Reputation:
I have an individual-level dataset with demographic information of each person. It also provides a unique household id along with other variables:
id if_adult (>18 yrs old) marital_status
1 1 Single
1 1 Single
2 1 Married
2 1 Married
2 0 Married
Each household has at least one adult who is single or two adults who are either married or single. Some households also have children. I am trying to create a dummy variable called "unmarried couple" that will correctly categorize a household that has exactly two single adults. Obviously, there are duplicate rows with the same household id so I want each to be labeled correctly. Currently, the code I have is:
individual_data$`unmarried couple` <- ifelse((individual_data$if_adult ==
"1" & individual_data$id == individual_data$id) &
individual_data$marital_status == "Single", "1","0")
But this incorrectly categorizes the single-person led households (i.e. single moms and single dads with children) as being unmarried couples. This is key - if I can figure this out then it will be accurate. To rectify this issue, I am attempting to create a new variable that indicates the total number of adults per household:
id if_adult (>18 yrs old) marital_status total_adults
1 1 Single 2
1 1 Single 2
2 1 Married 2
2 1 Married 2
2 0 Married 2
Then create my desired variable by filtering out the single-led households and setting the condition as having at least two adults
individual_data$`unmarried couple` <- ifelse((individual_data$total_adults
== 2 & individual_data$id == individual_data$id) &
individual_data$marital_status == "Single", "1","0")

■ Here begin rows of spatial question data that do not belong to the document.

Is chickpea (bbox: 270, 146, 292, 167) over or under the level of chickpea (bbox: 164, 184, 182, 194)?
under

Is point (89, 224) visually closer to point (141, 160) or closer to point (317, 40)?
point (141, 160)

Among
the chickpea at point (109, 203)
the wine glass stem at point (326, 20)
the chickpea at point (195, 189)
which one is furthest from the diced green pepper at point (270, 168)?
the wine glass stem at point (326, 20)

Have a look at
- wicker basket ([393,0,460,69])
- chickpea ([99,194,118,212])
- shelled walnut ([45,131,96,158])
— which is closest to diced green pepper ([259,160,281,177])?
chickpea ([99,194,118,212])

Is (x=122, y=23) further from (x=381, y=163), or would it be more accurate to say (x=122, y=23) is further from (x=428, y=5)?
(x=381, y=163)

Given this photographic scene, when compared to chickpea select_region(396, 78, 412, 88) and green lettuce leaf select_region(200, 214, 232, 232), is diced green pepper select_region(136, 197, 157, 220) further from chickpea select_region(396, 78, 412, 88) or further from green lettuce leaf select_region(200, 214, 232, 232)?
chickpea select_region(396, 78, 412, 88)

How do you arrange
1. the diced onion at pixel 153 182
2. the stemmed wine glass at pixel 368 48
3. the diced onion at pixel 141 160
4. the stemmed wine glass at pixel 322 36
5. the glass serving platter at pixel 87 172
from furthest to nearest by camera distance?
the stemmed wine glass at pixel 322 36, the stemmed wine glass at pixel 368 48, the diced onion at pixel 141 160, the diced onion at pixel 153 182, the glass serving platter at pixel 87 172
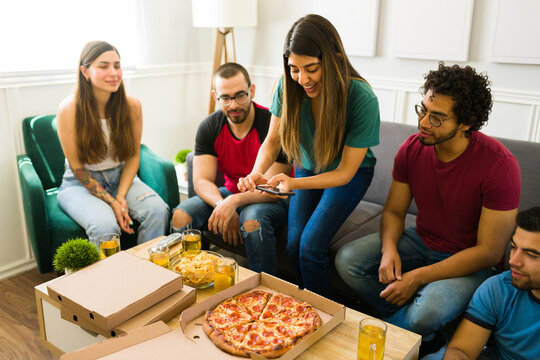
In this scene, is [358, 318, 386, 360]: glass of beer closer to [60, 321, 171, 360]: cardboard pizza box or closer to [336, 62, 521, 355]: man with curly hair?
[336, 62, 521, 355]: man with curly hair

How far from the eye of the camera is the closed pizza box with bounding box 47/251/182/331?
4.18 ft

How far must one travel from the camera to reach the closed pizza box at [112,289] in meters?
1.27

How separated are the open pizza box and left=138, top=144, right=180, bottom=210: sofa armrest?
125cm

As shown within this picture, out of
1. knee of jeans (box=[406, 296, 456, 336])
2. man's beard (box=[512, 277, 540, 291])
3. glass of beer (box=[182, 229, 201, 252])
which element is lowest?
knee of jeans (box=[406, 296, 456, 336])

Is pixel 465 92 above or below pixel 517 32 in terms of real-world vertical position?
below

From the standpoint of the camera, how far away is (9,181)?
2559mm

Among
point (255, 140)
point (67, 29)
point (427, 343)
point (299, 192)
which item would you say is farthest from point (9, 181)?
point (427, 343)

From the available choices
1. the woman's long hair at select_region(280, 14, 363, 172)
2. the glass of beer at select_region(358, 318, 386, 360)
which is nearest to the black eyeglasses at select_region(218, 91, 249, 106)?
the woman's long hair at select_region(280, 14, 363, 172)

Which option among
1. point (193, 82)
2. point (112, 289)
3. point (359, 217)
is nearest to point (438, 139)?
point (359, 217)

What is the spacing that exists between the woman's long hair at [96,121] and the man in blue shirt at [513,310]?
6.03 feet

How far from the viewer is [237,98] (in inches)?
86.5

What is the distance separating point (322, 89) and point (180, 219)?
3.17 feet

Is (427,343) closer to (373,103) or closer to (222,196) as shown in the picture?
(373,103)

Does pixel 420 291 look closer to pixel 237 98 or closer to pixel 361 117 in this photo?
pixel 361 117
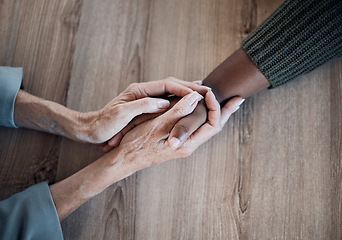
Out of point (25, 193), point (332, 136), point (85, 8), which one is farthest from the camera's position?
point (85, 8)

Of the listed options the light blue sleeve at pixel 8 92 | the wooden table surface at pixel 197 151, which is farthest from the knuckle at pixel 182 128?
the light blue sleeve at pixel 8 92

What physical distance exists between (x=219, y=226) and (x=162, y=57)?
66 cm

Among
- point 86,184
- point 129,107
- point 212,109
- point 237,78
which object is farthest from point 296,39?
point 86,184

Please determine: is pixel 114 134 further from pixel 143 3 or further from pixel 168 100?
pixel 143 3

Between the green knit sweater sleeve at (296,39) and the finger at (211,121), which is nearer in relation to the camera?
the green knit sweater sleeve at (296,39)

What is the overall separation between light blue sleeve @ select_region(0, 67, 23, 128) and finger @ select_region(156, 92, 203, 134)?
1.65 feet

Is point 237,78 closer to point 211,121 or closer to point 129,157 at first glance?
point 211,121

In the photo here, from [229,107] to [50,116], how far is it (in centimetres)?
62

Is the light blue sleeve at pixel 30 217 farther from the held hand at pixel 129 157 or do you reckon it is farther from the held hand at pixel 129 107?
the held hand at pixel 129 107

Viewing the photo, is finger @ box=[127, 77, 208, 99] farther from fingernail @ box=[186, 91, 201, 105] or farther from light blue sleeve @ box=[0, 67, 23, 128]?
light blue sleeve @ box=[0, 67, 23, 128]

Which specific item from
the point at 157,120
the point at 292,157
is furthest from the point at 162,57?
the point at 292,157

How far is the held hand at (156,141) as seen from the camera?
2.62ft

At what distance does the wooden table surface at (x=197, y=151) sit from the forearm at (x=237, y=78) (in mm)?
120

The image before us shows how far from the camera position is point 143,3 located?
101cm
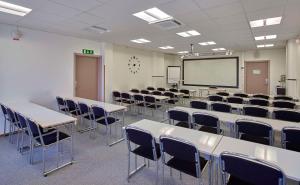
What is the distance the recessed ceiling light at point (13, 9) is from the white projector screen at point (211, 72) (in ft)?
31.5

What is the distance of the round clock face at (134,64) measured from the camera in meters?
8.63

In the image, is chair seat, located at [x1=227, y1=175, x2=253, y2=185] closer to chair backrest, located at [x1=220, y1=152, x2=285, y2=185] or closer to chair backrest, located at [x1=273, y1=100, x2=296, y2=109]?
chair backrest, located at [x1=220, y1=152, x2=285, y2=185]

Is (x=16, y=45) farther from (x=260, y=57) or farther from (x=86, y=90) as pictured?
(x=260, y=57)

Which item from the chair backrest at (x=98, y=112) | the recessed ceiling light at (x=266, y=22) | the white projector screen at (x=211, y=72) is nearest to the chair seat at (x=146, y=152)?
the chair backrest at (x=98, y=112)

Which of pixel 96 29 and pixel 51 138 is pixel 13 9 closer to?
pixel 96 29

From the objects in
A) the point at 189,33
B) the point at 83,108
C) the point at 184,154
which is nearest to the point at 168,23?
the point at 189,33

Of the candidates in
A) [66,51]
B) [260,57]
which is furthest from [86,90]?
[260,57]

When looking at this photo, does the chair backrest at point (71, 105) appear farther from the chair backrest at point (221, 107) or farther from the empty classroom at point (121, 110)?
the chair backrest at point (221, 107)

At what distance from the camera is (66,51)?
19.0ft

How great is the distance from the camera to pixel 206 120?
10.4ft

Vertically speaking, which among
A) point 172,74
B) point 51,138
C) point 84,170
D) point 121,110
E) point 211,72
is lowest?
point 84,170

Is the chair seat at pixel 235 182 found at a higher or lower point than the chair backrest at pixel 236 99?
lower

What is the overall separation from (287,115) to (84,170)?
12.7 feet

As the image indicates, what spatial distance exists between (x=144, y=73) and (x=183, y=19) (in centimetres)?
545
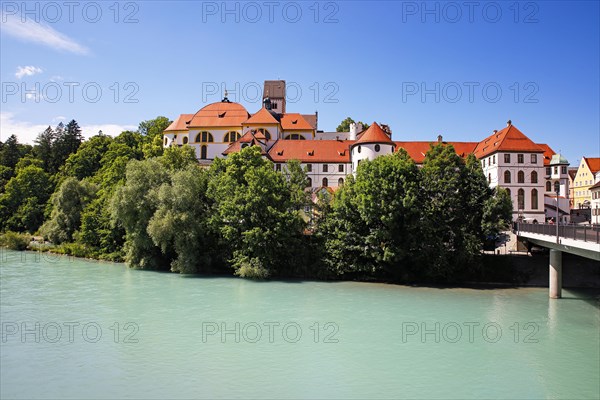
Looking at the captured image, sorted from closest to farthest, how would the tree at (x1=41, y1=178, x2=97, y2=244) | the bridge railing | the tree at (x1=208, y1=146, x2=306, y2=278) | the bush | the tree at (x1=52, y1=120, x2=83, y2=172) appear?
1. the bridge railing
2. the tree at (x1=208, y1=146, x2=306, y2=278)
3. the tree at (x1=41, y1=178, x2=97, y2=244)
4. the bush
5. the tree at (x1=52, y1=120, x2=83, y2=172)

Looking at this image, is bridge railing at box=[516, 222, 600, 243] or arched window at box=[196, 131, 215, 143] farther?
arched window at box=[196, 131, 215, 143]

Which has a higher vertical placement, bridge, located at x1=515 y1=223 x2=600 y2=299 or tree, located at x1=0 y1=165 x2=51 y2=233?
tree, located at x1=0 y1=165 x2=51 y2=233

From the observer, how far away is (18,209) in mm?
56312

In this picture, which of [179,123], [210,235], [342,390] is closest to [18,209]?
[179,123]

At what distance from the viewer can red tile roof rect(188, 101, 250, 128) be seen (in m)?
62.9

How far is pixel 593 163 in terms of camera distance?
7950 centimetres

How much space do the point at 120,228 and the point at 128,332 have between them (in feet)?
75.5

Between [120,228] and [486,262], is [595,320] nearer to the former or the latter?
[486,262]

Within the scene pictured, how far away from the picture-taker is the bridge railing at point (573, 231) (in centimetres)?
1945

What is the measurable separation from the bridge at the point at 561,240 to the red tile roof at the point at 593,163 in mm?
57399

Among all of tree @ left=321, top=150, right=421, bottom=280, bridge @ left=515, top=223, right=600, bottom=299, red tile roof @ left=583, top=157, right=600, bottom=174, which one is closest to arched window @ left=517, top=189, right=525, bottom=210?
bridge @ left=515, top=223, right=600, bottom=299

I ultimately want it to look like this and for the rest of the data:
id if_adult marital_status total_adults unmarried couple
1 1 Single 2 1
1 1 Single 2 1
2 1 Married 2 0
2 1 Married 2 0
2 0 Married 2 0
Upvotes: 0
Views: 179
Reputation: 361
===edits at the end===
If you want to stick to Base R then the following solution might work for you:
individual_data$unmarried_couples <- ifelse(individual_data$marital_status %in% c("Single", "1", "0"),
individual_data$total_adults %/% 2,
0)
I have used the expression total_adults %/% 2
to calculate the number of unmarried couples living in a household since I thought it might be the case that a household has more than 2 single adults living in it.
Tested on:
id if_adult (>18 yrs old) marital_status total_adults
1 1 Single 2
1 1 Single 2
2 1 Married 2
2 1 Married 2
2 0 Married 2
===edits==
Since you are struggling with the variable adults_in_household
here is a completely reproducible code:
individual_data <- data.frame(
id = c(1,1,2,2,2,3,3),
if_adult = c(1,1,1,1,0,0,0),
marital_status = c("Single", "Single", "Married", "Married", "Married", "Single", "Single")
)
library(dplyr)
individual_data %>%
group_by(id) %>%
mutate(adults_in_household = sum(if_adult))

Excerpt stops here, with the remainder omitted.